Ya saben que me gustan los refranes, aunque sean antiecológicos. Este también es centroamericano, y se refiere a la necesaria adecuación entre el tamaño del problema y el tamaño de la solución. El problema del que hablo es el hambre.
García Lorca dijo: «El día que el hambre desaparezca, va a producirse en el mundo la explosión espiritual más grande que jamás conoció la humanidad.«
Hacerlo es posible, sólo tienen que decidirlo los gobiernos, para tomar el dinero de donde está (el sector financiero), y ponerlo donde debe estar, solucionando el hambre en el mundo. Hasta aquí, poco debate (al menos entre quienes estamos en el sector, los banqueros no opinan igual).
Cuando consigamos que el G8 (o el G20, así como va cambiando el mundo) tome las decisiones pertinentes, pasaremos de la falta de dinero a la necesidad de definir las soluciones. Definir qué queremos es posible: el nivel de conocimientos actuales sobre la pobreza, la agricultura y las políticas públicas necesarias es grande.
Lo que tenemos aquí es un problema de ejecución (que desde las ONG que tratamos estos temas tenemos que afrontar más pronto que tarde). Por un lado, los políticos que nos escucharán, o escucharán a las contrapartes con las que trabajamos en el sur, quieren soluciones fáciles de aplicar (lo comentó hace poco Nicolás Bricas, del CIRAD, en el encuentro de Bruselas que comentaba hace tres artículos).
Cuesta poco decir: necesitamos reservas físicas regionales, reservas virtuales contra la especulación, medidas comerciales flexibles que aprovechen el espacio de Doha, pero un político pensará: ¿no basta con una donación? No quieren complicarse la vida, y es normal. Y ahí entramos en un tema insuficientemente discutido en la lucha contra el hambre: mucha de la culpa del WC (Washington Consensus, no piensen en otras siglas sanitario-escatológicas) estaba en la incapacidad de los estados para ejecutar políticas públicas. ¿Cómo pondremos a los estados en forma? ¿Cómo evitaremos la corrupción?

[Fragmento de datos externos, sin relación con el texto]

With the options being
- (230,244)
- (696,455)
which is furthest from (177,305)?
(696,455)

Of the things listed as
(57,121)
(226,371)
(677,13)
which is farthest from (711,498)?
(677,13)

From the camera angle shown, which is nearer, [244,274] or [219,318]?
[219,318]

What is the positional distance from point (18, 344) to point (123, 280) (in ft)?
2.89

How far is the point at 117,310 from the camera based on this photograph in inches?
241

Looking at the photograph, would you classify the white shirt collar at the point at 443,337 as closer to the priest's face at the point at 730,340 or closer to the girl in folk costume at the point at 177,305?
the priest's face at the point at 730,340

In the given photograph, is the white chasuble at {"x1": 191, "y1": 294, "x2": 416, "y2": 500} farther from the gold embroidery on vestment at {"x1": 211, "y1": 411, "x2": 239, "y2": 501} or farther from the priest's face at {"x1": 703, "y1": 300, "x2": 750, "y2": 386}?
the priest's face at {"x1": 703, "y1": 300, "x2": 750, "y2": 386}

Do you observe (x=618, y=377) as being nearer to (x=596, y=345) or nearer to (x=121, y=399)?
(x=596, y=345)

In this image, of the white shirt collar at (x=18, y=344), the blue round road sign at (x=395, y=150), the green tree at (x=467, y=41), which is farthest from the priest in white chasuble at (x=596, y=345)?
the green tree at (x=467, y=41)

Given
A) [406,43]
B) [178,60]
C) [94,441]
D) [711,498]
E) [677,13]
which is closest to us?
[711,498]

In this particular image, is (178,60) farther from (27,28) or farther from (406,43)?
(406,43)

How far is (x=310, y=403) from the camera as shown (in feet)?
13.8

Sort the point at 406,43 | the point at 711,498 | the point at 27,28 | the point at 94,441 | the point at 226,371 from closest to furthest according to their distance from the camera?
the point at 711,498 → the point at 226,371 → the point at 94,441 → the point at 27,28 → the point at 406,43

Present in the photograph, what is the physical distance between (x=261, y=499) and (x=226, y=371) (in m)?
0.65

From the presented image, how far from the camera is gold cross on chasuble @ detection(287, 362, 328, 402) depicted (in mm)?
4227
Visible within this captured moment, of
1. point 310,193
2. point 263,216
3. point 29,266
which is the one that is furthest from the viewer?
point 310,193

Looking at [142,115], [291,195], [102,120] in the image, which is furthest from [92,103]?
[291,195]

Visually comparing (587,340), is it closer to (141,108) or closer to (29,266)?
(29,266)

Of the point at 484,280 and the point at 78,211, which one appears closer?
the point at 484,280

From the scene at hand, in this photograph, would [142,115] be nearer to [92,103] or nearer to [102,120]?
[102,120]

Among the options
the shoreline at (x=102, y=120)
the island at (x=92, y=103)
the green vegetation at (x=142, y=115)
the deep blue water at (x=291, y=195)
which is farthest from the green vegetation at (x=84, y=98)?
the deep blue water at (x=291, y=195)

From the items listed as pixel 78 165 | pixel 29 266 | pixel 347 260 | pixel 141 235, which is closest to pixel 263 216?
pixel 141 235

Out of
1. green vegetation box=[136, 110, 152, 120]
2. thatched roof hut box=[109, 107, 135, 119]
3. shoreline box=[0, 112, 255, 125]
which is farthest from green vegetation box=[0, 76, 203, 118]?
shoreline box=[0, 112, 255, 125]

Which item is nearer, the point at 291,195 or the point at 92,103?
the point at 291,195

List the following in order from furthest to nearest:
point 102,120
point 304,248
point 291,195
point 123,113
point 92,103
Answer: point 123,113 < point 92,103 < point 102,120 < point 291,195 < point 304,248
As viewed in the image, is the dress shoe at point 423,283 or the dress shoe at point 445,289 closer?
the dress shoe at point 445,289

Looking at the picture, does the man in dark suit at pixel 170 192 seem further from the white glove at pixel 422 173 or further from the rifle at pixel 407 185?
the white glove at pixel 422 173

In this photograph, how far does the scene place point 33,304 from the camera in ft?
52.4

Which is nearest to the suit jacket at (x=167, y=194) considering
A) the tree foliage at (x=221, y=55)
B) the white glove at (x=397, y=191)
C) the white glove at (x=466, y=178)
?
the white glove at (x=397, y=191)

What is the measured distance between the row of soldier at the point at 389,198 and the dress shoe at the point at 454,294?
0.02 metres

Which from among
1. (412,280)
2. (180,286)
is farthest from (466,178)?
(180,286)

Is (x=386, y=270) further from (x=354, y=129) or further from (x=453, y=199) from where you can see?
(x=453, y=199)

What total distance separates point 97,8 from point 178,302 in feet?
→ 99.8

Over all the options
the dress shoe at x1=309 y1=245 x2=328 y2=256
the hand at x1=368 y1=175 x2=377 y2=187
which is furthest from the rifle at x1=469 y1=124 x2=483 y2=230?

Quien haya entrado alguna vez en una institución pública en un país pobre no habrá podido evitar una sensación de espanto primero y de desolación después, seguida de una alarmante falta de optimismo sobre las posibilidades de que el grupo de funcionarios/as que tenemos a la vista pueda solucionar algo, sea lo que sea. Debo decir que estas experiencias las he tenido en América Latina, siempre. Algunas veces también me ha pasado en España, pero menos, gracias a que el sueldo es a veces -no siempre- un buen incentivo.
Conclusión: debemos meter en la agenda cuanto antes el tema de la mejora de las capacidades estatales para ejecutar las políticas públicas. Serán los Estados del sur los que tiren la pedrada al sapo, y la piedra será grande, difícil de manejar, y cara, como para no errar el tiro.